Yesterday, Gil Kerlikowske — director of the Office of National Drug Control Policy — gave a speech calling drug addiction not a crime, but a public health issue and chronic disease of the brain. He believes that the main focus of criminal incarceration placed on addicts ignores the potential for treatment and recovery through education, rehabilitation and prevention.
Quotes from Kerlikowske’s speech:
- According to estimates from the National Survey on Drug Use and Health, 8 percent of Americans age 12 or older – about 21 million people – needed but did not receive substance abuse treatment at a specialty facility in 2010.
- Research from the National Institute of Justice found 38,000 state and local statutes that impose additional penalties on people convicted of crimes-including drug-related crimes.

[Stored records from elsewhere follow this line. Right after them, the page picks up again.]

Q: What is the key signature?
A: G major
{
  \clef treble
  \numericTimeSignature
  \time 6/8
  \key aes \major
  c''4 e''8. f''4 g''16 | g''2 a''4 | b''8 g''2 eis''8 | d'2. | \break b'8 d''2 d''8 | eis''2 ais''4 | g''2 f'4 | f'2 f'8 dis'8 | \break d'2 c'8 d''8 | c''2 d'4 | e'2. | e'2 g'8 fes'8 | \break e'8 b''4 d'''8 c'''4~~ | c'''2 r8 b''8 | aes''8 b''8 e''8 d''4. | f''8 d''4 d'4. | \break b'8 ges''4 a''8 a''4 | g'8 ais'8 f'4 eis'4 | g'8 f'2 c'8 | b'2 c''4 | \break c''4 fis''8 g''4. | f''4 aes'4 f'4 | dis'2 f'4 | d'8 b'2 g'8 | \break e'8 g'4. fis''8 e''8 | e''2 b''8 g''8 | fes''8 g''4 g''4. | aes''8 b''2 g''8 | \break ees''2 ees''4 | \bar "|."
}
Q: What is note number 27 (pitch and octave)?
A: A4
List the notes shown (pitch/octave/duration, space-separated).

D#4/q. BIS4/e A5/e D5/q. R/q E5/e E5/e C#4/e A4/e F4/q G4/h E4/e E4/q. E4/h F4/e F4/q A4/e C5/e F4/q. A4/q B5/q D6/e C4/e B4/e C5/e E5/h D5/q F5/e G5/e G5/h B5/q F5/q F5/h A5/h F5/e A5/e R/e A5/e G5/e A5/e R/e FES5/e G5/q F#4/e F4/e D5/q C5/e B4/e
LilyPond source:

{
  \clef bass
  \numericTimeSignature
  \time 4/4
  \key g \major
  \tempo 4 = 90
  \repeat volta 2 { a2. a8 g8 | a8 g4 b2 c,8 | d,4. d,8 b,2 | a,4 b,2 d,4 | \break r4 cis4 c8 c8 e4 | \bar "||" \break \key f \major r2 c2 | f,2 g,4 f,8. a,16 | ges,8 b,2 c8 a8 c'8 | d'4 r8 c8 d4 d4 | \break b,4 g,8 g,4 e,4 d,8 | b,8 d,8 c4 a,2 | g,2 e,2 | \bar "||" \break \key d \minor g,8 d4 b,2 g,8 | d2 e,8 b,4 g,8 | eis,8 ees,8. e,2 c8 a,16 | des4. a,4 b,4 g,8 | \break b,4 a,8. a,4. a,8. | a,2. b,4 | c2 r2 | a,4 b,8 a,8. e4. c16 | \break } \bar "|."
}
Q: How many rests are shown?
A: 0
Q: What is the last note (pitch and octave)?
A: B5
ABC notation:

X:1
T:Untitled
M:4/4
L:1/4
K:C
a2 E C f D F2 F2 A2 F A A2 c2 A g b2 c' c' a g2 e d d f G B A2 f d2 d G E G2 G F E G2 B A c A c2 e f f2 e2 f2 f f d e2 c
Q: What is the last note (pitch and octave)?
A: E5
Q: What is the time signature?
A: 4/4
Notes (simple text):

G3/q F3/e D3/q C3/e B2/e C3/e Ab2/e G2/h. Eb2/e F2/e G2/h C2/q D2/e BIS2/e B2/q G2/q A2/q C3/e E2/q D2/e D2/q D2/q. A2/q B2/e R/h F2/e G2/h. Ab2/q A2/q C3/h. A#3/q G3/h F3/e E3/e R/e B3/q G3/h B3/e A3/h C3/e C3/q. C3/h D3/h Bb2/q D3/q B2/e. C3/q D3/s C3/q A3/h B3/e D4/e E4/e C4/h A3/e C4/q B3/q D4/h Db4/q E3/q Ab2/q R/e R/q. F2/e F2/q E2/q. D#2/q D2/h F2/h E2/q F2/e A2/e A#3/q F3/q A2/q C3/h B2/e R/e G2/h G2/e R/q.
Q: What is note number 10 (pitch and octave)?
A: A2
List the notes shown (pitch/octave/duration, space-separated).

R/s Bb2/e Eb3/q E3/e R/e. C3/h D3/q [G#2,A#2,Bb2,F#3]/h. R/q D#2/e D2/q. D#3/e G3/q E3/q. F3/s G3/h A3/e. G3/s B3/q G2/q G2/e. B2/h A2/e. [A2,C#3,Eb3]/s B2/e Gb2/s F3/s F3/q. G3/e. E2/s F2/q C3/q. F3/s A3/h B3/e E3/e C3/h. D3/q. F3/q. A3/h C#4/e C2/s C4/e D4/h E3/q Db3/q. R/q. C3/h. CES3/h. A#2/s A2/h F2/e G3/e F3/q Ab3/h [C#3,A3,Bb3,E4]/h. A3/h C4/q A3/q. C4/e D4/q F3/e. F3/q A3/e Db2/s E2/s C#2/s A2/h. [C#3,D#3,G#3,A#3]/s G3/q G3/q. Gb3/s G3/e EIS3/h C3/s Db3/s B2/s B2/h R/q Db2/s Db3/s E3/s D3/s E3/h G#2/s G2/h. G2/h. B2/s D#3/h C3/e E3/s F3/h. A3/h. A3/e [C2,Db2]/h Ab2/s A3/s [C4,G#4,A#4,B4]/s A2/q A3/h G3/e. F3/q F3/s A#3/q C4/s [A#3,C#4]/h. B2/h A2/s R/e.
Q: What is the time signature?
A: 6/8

- We are taking a close look at laws meant to deter drug use that unintentionally hurt people on the path to recovery.
- We must modify or repeal laws that keep a qualified person in recovery from getting the basics they need to rejoin society.
According to ThinkProgress, April’s strategy report released by the Office of National Drug Control Policy estimated that in March of 2012 alone, 23.5 million Americans sought drug or alcohol treatment. “The report called for more than 100 changes in US law and counter-drug programs. …The American Psychiatric Association, which produces the Diagnostic and Statistical Manual of Mental Disorders, or D.S.M., announced last month that it would “’expand the list of recognized symptoms for drug and alcohol addiction, while also reducing the list of symptoms required for a diagnosis.’”
Where do you fall in your beliefs? Do you agree with Gil Kerlikowske?
Is drug/alcohol addiction a crime, a disease or somewhere in the middle?